*Aim*:
Can you quote exactly the stretch of lines from the one with "In terms of" through the final line of the material, both ends included?
::: Raw data :::
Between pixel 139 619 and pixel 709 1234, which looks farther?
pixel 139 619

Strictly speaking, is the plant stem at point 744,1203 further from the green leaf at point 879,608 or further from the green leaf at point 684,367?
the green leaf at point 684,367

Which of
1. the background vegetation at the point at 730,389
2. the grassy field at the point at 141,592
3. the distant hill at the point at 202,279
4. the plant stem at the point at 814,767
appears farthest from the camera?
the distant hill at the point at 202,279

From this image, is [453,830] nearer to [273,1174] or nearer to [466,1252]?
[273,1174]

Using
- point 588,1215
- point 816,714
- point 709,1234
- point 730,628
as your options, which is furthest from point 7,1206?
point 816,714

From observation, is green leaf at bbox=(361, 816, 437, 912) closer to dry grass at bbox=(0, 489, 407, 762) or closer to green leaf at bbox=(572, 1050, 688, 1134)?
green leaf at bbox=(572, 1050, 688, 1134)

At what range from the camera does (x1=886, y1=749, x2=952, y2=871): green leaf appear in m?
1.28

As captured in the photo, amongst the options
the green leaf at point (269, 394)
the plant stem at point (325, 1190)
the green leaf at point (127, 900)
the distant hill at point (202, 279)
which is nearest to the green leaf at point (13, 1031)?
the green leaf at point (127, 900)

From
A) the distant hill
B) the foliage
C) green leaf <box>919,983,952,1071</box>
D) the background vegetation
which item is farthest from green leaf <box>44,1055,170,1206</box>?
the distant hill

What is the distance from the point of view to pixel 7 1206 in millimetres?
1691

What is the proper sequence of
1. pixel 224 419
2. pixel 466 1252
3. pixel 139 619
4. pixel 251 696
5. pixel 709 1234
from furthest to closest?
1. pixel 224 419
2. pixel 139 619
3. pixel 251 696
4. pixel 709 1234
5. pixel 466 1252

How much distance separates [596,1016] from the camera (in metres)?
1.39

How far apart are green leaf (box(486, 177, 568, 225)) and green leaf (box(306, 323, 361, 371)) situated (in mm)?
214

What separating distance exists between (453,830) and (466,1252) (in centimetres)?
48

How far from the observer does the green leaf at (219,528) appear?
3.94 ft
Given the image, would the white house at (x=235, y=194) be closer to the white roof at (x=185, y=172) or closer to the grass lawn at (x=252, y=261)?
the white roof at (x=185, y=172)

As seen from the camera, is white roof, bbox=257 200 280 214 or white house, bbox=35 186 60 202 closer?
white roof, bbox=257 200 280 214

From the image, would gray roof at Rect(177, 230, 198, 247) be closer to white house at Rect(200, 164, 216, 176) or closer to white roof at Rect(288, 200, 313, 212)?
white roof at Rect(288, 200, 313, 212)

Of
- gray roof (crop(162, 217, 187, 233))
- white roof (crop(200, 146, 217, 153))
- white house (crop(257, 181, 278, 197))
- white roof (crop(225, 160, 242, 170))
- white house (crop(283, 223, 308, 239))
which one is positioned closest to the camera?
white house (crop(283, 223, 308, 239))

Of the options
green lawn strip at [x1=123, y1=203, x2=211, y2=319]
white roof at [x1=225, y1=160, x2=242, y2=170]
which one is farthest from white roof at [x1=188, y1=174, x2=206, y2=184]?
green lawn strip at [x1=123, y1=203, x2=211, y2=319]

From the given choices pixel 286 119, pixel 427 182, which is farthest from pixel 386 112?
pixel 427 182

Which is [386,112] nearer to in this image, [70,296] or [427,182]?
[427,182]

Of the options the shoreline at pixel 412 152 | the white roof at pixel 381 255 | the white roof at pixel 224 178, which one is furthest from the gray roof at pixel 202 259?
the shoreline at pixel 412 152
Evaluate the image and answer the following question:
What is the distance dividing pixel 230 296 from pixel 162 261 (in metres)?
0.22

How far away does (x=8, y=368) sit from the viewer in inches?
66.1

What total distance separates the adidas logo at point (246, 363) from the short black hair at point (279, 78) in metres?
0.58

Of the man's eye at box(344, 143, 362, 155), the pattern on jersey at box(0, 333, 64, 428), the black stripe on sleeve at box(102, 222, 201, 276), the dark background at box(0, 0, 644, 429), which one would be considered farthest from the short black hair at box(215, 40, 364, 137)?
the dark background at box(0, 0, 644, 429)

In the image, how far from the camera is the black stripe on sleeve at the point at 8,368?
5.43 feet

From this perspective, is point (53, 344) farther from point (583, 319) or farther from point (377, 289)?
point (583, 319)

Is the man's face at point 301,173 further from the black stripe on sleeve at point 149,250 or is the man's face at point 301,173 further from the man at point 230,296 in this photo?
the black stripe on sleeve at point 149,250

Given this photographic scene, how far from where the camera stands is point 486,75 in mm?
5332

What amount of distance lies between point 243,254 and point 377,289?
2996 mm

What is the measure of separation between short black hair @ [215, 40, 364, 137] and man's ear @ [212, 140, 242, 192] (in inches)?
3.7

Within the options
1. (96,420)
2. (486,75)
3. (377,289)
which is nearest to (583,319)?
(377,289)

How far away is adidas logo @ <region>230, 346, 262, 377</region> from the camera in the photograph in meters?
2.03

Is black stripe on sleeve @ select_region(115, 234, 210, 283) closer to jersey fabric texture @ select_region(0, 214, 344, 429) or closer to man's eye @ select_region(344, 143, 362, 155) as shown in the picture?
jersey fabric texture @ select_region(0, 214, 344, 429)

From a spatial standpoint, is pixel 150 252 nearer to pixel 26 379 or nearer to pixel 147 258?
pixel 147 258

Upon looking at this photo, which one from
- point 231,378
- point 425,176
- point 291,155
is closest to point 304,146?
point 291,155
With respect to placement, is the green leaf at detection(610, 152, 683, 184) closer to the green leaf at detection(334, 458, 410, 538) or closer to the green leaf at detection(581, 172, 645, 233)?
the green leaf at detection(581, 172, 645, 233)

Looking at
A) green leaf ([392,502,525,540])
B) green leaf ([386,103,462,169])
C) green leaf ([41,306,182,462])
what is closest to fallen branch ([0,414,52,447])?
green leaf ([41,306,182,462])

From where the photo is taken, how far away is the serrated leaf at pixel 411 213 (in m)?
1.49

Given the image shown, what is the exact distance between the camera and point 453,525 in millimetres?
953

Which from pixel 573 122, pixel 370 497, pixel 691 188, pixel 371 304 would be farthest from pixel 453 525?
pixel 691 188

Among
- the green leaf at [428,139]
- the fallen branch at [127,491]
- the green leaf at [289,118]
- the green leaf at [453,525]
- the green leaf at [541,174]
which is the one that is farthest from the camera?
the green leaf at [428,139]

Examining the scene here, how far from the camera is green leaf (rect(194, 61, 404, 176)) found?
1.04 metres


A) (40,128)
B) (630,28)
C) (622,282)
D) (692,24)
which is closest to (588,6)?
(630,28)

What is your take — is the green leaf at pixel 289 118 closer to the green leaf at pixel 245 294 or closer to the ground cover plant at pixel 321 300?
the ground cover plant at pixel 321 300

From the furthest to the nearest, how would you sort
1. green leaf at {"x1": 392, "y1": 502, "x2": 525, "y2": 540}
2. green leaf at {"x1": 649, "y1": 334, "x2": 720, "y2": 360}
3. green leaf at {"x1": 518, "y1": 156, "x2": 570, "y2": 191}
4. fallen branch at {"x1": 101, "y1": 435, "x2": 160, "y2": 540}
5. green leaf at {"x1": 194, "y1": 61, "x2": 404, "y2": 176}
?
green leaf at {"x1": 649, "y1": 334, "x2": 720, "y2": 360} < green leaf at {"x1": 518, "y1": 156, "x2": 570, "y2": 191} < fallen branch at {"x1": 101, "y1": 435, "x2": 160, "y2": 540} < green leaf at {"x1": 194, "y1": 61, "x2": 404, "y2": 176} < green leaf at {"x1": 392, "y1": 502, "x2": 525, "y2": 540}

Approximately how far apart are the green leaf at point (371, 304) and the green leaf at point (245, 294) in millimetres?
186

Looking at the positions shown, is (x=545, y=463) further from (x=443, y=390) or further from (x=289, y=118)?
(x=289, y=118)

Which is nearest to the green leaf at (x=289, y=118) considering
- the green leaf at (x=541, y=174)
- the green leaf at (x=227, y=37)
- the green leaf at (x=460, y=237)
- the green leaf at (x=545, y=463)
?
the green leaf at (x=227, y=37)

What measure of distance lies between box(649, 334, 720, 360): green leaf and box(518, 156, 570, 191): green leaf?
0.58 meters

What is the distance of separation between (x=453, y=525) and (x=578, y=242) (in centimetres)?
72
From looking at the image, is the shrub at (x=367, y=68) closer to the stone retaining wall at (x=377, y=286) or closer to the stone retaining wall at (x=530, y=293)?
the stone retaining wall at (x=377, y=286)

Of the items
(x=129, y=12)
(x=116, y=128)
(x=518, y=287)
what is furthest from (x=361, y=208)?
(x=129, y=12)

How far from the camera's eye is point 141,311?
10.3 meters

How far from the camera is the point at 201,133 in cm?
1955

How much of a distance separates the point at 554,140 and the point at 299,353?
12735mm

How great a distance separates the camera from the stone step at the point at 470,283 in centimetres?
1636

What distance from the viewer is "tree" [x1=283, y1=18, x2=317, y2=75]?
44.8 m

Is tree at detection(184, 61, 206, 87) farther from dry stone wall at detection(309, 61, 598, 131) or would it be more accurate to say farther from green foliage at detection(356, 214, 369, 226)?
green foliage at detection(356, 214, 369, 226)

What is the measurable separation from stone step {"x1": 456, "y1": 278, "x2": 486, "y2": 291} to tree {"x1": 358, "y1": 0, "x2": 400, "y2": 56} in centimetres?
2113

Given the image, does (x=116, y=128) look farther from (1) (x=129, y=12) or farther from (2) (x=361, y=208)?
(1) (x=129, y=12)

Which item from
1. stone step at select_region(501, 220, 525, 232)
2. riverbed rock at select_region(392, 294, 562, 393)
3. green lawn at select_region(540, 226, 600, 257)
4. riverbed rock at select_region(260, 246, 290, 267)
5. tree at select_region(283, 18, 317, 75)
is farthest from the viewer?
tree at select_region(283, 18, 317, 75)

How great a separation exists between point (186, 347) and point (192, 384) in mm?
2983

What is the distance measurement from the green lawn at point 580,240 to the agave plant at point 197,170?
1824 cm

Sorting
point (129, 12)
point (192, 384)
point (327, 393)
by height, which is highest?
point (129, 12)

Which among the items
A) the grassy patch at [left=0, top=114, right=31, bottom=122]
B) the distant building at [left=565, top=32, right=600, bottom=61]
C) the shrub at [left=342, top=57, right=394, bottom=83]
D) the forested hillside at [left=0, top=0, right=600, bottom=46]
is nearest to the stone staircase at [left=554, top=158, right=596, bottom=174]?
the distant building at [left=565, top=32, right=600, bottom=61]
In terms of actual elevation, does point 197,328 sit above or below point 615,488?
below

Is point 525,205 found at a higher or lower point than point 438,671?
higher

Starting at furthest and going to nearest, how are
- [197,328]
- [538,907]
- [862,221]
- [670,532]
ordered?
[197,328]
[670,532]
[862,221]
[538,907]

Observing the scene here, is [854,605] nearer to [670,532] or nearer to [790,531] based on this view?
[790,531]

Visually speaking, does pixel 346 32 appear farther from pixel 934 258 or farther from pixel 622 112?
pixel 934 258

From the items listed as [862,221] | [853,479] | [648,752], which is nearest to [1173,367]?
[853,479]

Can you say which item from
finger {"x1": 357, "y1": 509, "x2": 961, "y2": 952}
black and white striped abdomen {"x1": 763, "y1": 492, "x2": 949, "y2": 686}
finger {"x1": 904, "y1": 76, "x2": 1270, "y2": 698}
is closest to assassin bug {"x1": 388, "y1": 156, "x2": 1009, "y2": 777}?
:::
*Answer to this problem*:
In terms of actual elevation, does point 197,328 sit above or below point 615,488?
below

Is point 525,205 found at a higher or lower point than point 438,671?
higher

Starting at furthest and going to nearest, how are
- [197,328]
- [538,907]
- [862,221]
- [670,532]
ordered?
[197,328]
[670,532]
[862,221]
[538,907]

Observing the scene here, is [854,605] nearer to [670,532] or nearer to [790,531] based on this view?
[790,531]

Visually speaking, does pixel 346 32 appear farther from pixel 934 258 or farther from pixel 622 112?
pixel 934 258

From the items listed as [862,221] | [853,479] | [648,752], which is nearest to [1173,367]?
[853,479]

Can you say which item from
finger {"x1": 357, "y1": 509, "x2": 961, "y2": 952}
black and white striped abdomen {"x1": 763, "y1": 492, "x2": 949, "y2": 686}
finger {"x1": 904, "y1": 76, "x2": 1270, "y2": 698}
is closest to assassin bug {"x1": 388, "y1": 156, "x2": 1009, "y2": 777}?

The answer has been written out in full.